The purpose of the bill would be to amend the Criminal and Other Offences (Procedure) Act, 1960 (Act 30) and to provide for plea bargaining in the administration of criminal justice.
Act 30, originally enacted as the Criminal Procedure Code, came into force on January 12, 1961.
Moving the motion for the third reading on the floor of Parliament on Friday, Mr Godfred Yeboah Dame, Attorney-General and the Minister of Justice, told Parliament that, it was the first the plea bargaining arrangements were comprehensively being introduced in Ghana’s criminal jurisprudence.
“Mr Speaker, if indeed we are proceeding on this experiment for the first time as a nation, there is a need for us to tread cautiously.
“Mr Speaker, before the preparation of this bill, there were wide stakeholder consultations and the preponderance of views was to the effect that there ought to be an exception to plea bargaining agreement we ought to strike certain exceptions to plea bargaining negotiations,” he said.
Mr Dame said those exceptions needed to be informed by strong policy considerations of the interest of the nation and the revulsion of the public for certain classes of offences including very violent crimes, sexual offences and offences that generally the nation appals and that was why violence was involved in elections.

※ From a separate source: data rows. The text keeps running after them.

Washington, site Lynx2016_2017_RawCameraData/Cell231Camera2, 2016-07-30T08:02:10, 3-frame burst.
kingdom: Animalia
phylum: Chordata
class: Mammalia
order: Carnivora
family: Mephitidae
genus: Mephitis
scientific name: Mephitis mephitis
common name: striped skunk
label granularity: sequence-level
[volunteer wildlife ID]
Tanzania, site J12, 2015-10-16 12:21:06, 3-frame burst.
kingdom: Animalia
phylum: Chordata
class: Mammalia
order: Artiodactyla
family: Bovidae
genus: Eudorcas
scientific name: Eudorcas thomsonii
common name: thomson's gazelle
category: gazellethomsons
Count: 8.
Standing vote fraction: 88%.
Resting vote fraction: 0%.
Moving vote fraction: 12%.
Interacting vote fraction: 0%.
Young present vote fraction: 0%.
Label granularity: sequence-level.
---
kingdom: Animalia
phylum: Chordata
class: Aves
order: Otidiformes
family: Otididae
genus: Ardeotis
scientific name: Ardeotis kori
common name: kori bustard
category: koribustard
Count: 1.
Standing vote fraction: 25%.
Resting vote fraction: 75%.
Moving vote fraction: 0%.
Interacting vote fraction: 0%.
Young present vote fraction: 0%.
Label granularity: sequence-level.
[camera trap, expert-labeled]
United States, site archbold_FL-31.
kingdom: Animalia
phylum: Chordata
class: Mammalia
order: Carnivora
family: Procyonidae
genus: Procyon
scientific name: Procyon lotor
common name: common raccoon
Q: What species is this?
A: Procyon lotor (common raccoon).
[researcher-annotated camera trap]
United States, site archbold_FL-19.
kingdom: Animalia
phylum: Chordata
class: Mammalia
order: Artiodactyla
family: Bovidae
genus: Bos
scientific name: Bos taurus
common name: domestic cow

Mr Andrew Amoako Asiamah, the Second Deputy Speaker of Parliament, presiding over the proceedings took a voice vote for the passage of the bill into law by Parliament.
It is for the expectation of the bill, therefore, to amend Act 30 to specifically recognise plea bargaining to apply to all offences except the offences of treason and high treason.
The exclusion of treason and high treason from plea bargaining aligns with clause (3) Of article 140 of the the1992 Constitution which prevents the court from convicting a person being tried for treason or high treason for any offence other than treason or high treason.
The bill also excludes from plea bargaining the offences of rape, defilement, genocide, robbery, kidnapping, attempted murder, abduction, piracy, hijacking and an offence related to public elections.
A memorandum supporting the bill said Act 30 had been in existence for almost six decades and that national and international criminal justice systems had undergone several changes during that period the Act had been in force.
“As society changes and criminal jurisprudence evolves, there is the need to amend Act 30 to meet the needs of the society and to bring it in tune with international best practices.
“One of such evolving best practices is plea bargaining,” it said.
Plea bargaining is a process in the criminal justice system where an accused person relinquishes the right of the accused person to go to full trial in exchange for some other benefit.
Such benefits may include a reduction of the offence charged to a lesser offence, a reduction in punishment for an offence charged or a withdrawal of some of the charges against the accused person, the memorandum clarified.
It said while plea bargaining may result in the withdrawal of charges entirely, in exchange for a promise to assist in the prosecution of others, most plea bargains end in a conviction either for one or more of the offences charged or for a lesser offence for which the accused could have been convicted of at mal.
The memorandum listed the benefits of plea bargaining to include a reduction in the caseloads of the courts and prosecutors, saving the state time and money by avoiding protracted trials, decongestion of the prisons due to reduced sentencing and aiding in the reform of accused persons.
“It also oversees the satisfaction of victims of offences through compensation and restitution in addition to the punishment of the accused,” it said.
“Due to the enormous benefits of plea bargaining, plea bargaining has been adopted as part of the criminal justice system in both civil law and common law jurisdictions,” the memorandum added.
According to the memorandum, some form of plea bargaining already existed in Ghana’s criminal justice system.
It said Subsections (2) and (3) of section 239 of Act 30, for example, provided for some limited plea bargaining in respect of indictable offences while section 35 of the Courts Act, 1993 (Act 459) provided for plea bargaining in respect of offences which resulted in economic loss, harm or damage to the state or an agency of the state.
It added that recent enactments like the Office of the Special Prosecutor Act, 2017 (Act 959) and the Narcotics Control Commission Act, 2020 (Act 1019) also made provision for some form of plea bargaining in respect of corruption and corruption-related offences and narcotic offences respectively.
“The majority of offences under Ghana’s criminal jurisprudence are however generally excluded from plea bargaining,” it said.